Property poised to follow share market rally

Real Estate

As the Australian share market climbs to fresh highs could the property market be poised to follow suit? With interest rates at GFC (Global Financial Crisis) lows and the key S&P/ASX 200 index breaking through the 5,000 point barrier confidence has returned to investors. Premier property could receive the biggest boost with gains in financial markets linked to increased interest from potential prestige home buyers.
 
After it slashed the key cash rate by 1.75 percentage points over the past year [since November 2011], The Reserve Bank of Australia (RBA) has now noted emerging signs Australia’s housing market has improved.

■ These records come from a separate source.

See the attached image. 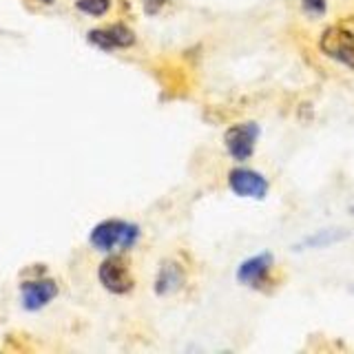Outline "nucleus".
I'll return each mask as SVG.
<instances>
[{"mask_svg": "<svg viewBox=\"0 0 354 354\" xmlns=\"http://www.w3.org/2000/svg\"><path fill=\"white\" fill-rule=\"evenodd\" d=\"M91 246L95 250H129L140 239V228L122 219H106L91 230Z\"/></svg>", "mask_w": 354, "mask_h": 354, "instance_id": "1", "label": "nucleus"}, {"mask_svg": "<svg viewBox=\"0 0 354 354\" xmlns=\"http://www.w3.org/2000/svg\"><path fill=\"white\" fill-rule=\"evenodd\" d=\"M319 47L328 58L354 69V33L352 31L343 27H330L324 31V36H321Z\"/></svg>", "mask_w": 354, "mask_h": 354, "instance_id": "2", "label": "nucleus"}, {"mask_svg": "<svg viewBox=\"0 0 354 354\" xmlns=\"http://www.w3.org/2000/svg\"><path fill=\"white\" fill-rule=\"evenodd\" d=\"M97 277L102 286L106 288L109 292L113 295H127L133 288V277L127 261L113 254V257H106L97 268Z\"/></svg>", "mask_w": 354, "mask_h": 354, "instance_id": "3", "label": "nucleus"}, {"mask_svg": "<svg viewBox=\"0 0 354 354\" xmlns=\"http://www.w3.org/2000/svg\"><path fill=\"white\" fill-rule=\"evenodd\" d=\"M257 138H259L257 124L248 122V124L230 127L226 131L224 142H226V149H228V153L232 155V158H235L237 162H243L254 153V142H257Z\"/></svg>", "mask_w": 354, "mask_h": 354, "instance_id": "4", "label": "nucleus"}, {"mask_svg": "<svg viewBox=\"0 0 354 354\" xmlns=\"http://www.w3.org/2000/svg\"><path fill=\"white\" fill-rule=\"evenodd\" d=\"M228 186L232 188V193L239 197L261 199V197H266V193H268V182H266V177L257 171H250V169L230 171Z\"/></svg>", "mask_w": 354, "mask_h": 354, "instance_id": "5", "label": "nucleus"}, {"mask_svg": "<svg viewBox=\"0 0 354 354\" xmlns=\"http://www.w3.org/2000/svg\"><path fill=\"white\" fill-rule=\"evenodd\" d=\"M55 295H58V283L53 279L27 281V283H22V308L40 310L47 306Z\"/></svg>", "mask_w": 354, "mask_h": 354, "instance_id": "6", "label": "nucleus"}, {"mask_svg": "<svg viewBox=\"0 0 354 354\" xmlns=\"http://www.w3.org/2000/svg\"><path fill=\"white\" fill-rule=\"evenodd\" d=\"M88 40L97 44L100 49H118V47H131L136 42L133 31L124 25H113L106 29H93L88 33Z\"/></svg>", "mask_w": 354, "mask_h": 354, "instance_id": "7", "label": "nucleus"}, {"mask_svg": "<svg viewBox=\"0 0 354 354\" xmlns=\"http://www.w3.org/2000/svg\"><path fill=\"white\" fill-rule=\"evenodd\" d=\"M272 266V254L268 252H261V254H254V257L246 259L237 270V279L246 286H259L266 274H268Z\"/></svg>", "mask_w": 354, "mask_h": 354, "instance_id": "8", "label": "nucleus"}, {"mask_svg": "<svg viewBox=\"0 0 354 354\" xmlns=\"http://www.w3.org/2000/svg\"><path fill=\"white\" fill-rule=\"evenodd\" d=\"M184 281V274L180 270V266L177 263H164L160 268V274H158V283H155V288H158L160 295H169V292H175L177 288L182 286Z\"/></svg>", "mask_w": 354, "mask_h": 354, "instance_id": "9", "label": "nucleus"}, {"mask_svg": "<svg viewBox=\"0 0 354 354\" xmlns=\"http://www.w3.org/2000/svg\"><path fill=\"white\" fill-rule=\"evenodd\" d=\"M348 232H341V230H319L317 235L304 239V246H310V248H326V246H332V243H337L341 239H346Z\"/></svg>", "mask_w": 354, "mask_h": 354, "instance_id": "10", "label": "nucleus"}, {"mask_svg": "<svg viewBox=\"0 0 354 354\" xmlns=\"http://www.w3.org/2000/svg\"><path fill=\"white\" fill-rule=\"evenodd\" d=\"M75 7L88 16H104L111 7V0H77Z\"/></svg>", "mask_w": 354, "mask_h": 354, "instance_id": "11", "label": "nucleus"}, {"mask_svg": "<svg viewBox=\"0 0 354 354\" xmlns=\"http://www.w3.org/2000/svg\"><path fill=\"white\" fill-rule=\"evenodd\" d=\"M301 5L308 14H313V16H319L326 11V0H301Z\"/></svg>", "mask_w": 354, "mask_h": 354, "instance_id": "12", "label": "nucleus"}, {"mask_svg": "<svg viewBox=\"0 0 354 354\" xmlns=\"http://www.w3.org/2000/svg\"><path fill=\"white\" fill-rule=\"evenodd\" d=\"M147 14H158V11L166 5V0H142Z\"/></svg>", "mask_w": 354, "mask_h": 354, "instance_id": "13", "label": "nucleus"}, {"mask_svg": "<svg viewBox=\"0 0 354 354\" xmlns=\"http://www.w3.org/2000/svg\"><path fill=\"white\" fill-rule=\"evenodd\" d=\"M40 3H44V5H51V3H53V0H40Z\"/></svg>", "mask_w": 354, "mask_h": 354, "instance_id": "14", "label": "nucleus"}, {"mask_svg": "<svg viewBox=\"0 0 354 354\" xmlns=\"http://www.w3.org/2000/svg\"><path fill=\"white\" fill-rule=\"evenodd\" d=\"M352 213H354V208H352Z\"/></svg>", "mask_w": 354, "mask_h": 354, "instance_id": "15", "label": "nucleus"}]
</instances>
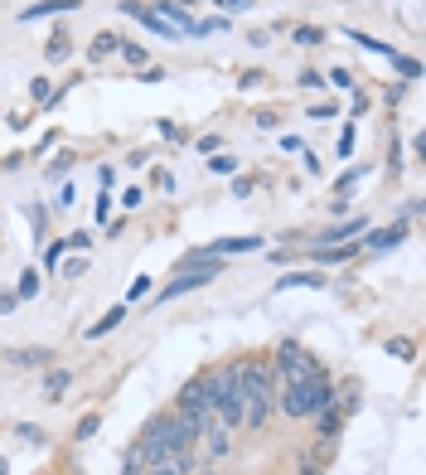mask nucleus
<instances>
[{
	"label": "nucleus",
	"mask_w": 426,
	"mask_h": 475,
	"mask_svg": "<svg viewBox=\"0 0 426 475\" xmlns=\"http://www.w3.org/2000/svg\"><path fill=\"white\" fill-rule=\"evenodd\" d=\"M213 276H223V262L218 257H204V262H190L180 276H174L170 286H160V301H174V296H184V292H199V286H209Z\"/></svg>",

Since cutting rates to a GFC low of 3 per cent at the end of 2012 the RBA says Australian lenders have reduced their standard variable housing rates by around 20 basis points. This reduction has taken the average interest rate on outstanding housing loans to only a little above its 2009 low, according to minutes from the RBA’s first board meeting of the year.  
 
The RBA says building approvals have increased since the middle of last year and prices and rental yields in the established housing market have also picked up. Looking ahead the RBA has forecast improving conditions in the housing market are expected to provide support for dwelling investment.
 
Real Estate figures

Regional markets have posted see-saw value results, according to RP Data. The property data provider says dwelling values results across Australian regional areas have shown a mixed performances for non-capital city markets. From the 51 regional markets analysed for home value growth, 40 posted rises and 11 posted falls. House values in the Pilbara region in Western Australia gained 20.6 per cent while values in the Murray Lands region in South Australia dropped 9.6 per cent last year. The markets which recorded the largest increases in value were shown to be linked to mining or agriculture. 
 
Commentary
 
FNN spoke to John Trudgian, a partner from Williams Inference, about the next global market moving trends and how people’s homes are changing: 
 
“What’s happening with the demographics is fewer children - So the demand for family homes, traditional, what we would think of in Australia has suburban family homes, is static or declining. And, what’s really moving is inner city apartments, single living, and in particular in certain hotspot cities, New York, San Francisco, London, Beijing, and we would notice the same trends here in Sydney and Melbourne – That’s where the kids want to move, that’s where the jobs are, that’s where the opportunities are. They want to be close into the city and that is expensive. Often they don’t have very high salaries, so the obvious solution is smaller dwellings. And, they’re getting quite small at the moment, micro apartments is one of the hot trends.”
 
To watch more of the interview click here.
 
Australian auction results

Sydney recorded a 72 per cent clearance rate from 204 properties for auction, Melbourne cleared 60 per cent from 203 properties, Brisbane had a 42 per cent clearance rate from 55 properties listed and Adelaide cleared 51 per cent from 39 reported auctions. 
 
Commercial property sector

Australand Property Group’s (ASX:ALZ) suitor GPT Group (ASX:GPT) has affirmed its interest in its takeover target while Mirvac Group (ASX:MGR) has not ruled out making a rival offer. Releasing results last week, GPT more than doubled its full year net profit while Mirvac’s first half net profit fell 69 per cent. 
 
Shopping centre investor Charter Hall Retail REIT (ASX:CQR) has forecast stronger full year earnings after returning to profitability in the first half of the 2013 financial year. The result came in the same period Charter Hall executed a number of acquisitions in line with its strategy of reweighting its portfolio to Australia by recycling equity from offshore assets.
 
New Zealand-based online auction house Trade Me Group Limited (ASX:TME, NZE:TME) says it is optimistic about future prospects after posting a 3 per cent rise in its first half net profit.